The massacre at Charlie Hebdo has sent reverberations around the world.
As educators we have to try and make sense of it all to help our pupils put it into a context that they can understand. Newspapers are naturally focusing on the act being an attack on liberty.
Four million Parisians taking part in a peaceful demonstration highlights how strongly people feel about the right to speak, the right to express their views. Solidarity in numbers, solidarity in views.
Much has been made of the three values engrained in the French culture, Liberté, Égalité, Fraternité, whilst the first two words are essential for an open and just society, I believe the importance of fraternity must not be overlooked.
Last week, Rev Dr Sam Wells on Radio Four’s Thought for the Day articulated this view so beautifully. We live in a world richly mixed with different cultures, traits and religions and if we truly want liberty we have to ensure that we reconcile our differences between these different groups. Fraternity is key. We cannot strive for freedom without some understanding of the responsibility this brings.

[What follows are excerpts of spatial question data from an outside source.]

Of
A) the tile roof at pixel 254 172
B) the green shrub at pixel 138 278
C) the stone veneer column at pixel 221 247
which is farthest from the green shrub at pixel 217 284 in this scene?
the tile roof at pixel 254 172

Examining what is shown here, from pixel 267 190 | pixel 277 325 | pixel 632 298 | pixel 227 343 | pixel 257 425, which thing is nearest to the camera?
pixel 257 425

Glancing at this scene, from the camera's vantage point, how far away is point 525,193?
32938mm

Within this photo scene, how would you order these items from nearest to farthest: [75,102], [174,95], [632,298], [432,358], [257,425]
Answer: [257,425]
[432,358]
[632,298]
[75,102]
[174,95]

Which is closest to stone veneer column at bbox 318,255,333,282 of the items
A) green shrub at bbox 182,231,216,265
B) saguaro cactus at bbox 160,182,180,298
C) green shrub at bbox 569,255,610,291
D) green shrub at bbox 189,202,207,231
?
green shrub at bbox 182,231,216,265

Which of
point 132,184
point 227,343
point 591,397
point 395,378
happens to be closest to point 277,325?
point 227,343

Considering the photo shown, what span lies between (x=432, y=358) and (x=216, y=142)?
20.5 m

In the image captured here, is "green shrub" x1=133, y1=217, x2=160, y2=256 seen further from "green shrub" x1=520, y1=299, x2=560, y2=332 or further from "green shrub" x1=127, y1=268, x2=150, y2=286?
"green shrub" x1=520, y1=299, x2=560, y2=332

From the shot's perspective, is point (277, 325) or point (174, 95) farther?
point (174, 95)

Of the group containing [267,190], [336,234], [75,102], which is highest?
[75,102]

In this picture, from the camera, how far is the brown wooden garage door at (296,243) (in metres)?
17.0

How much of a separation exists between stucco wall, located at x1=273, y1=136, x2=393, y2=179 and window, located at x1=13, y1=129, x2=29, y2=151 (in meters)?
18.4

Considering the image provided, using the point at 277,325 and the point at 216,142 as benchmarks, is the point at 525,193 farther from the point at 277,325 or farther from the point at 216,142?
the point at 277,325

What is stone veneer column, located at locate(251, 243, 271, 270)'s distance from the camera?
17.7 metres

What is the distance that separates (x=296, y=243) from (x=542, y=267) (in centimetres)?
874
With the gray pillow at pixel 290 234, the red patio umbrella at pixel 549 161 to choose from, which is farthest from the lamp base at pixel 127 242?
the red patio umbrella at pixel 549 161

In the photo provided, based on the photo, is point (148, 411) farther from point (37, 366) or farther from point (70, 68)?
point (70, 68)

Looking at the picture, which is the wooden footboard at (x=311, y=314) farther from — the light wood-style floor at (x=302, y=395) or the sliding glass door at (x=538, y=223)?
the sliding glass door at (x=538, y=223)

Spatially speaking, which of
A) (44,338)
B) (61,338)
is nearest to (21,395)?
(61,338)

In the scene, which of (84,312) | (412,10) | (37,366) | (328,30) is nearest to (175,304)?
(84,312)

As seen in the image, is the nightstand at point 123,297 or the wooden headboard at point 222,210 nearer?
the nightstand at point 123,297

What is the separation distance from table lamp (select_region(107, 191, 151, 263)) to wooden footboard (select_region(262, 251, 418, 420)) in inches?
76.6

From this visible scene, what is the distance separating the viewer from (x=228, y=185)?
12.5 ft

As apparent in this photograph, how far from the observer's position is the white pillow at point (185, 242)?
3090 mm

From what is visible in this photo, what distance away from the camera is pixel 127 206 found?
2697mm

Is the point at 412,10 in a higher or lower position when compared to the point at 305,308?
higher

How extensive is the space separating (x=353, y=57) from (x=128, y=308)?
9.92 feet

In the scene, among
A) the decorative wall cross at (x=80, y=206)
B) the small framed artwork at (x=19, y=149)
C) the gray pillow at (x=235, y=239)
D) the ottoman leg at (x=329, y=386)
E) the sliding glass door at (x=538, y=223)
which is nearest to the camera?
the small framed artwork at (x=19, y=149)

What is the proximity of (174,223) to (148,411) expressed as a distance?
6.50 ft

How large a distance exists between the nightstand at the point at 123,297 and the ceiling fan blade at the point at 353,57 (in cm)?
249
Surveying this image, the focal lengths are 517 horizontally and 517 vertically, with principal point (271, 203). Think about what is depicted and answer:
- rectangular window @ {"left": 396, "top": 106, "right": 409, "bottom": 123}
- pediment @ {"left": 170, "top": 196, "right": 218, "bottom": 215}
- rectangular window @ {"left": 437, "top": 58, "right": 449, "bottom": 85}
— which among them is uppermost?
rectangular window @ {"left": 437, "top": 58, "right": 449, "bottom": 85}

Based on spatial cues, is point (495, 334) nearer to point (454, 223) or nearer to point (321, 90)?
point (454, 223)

A random act from extremists does not represent the views, nor the people, of that religion and yet in times like this, instead of embracing the different religions, we begin to view them with fear.
Our role as a school is to teach our pupils to accept people for who they are, celebrate our differences and always work hard at bringing people together in a respectful way, to live without fear of one and other.
In light of the tragedy in Paris this is a message I have once again reiterated within our school community. I have asked our girls to reflect upon what it means to them to live peacefully side by side.
I hope this message is embraced far beyond the gates of Bedford Girls’ School.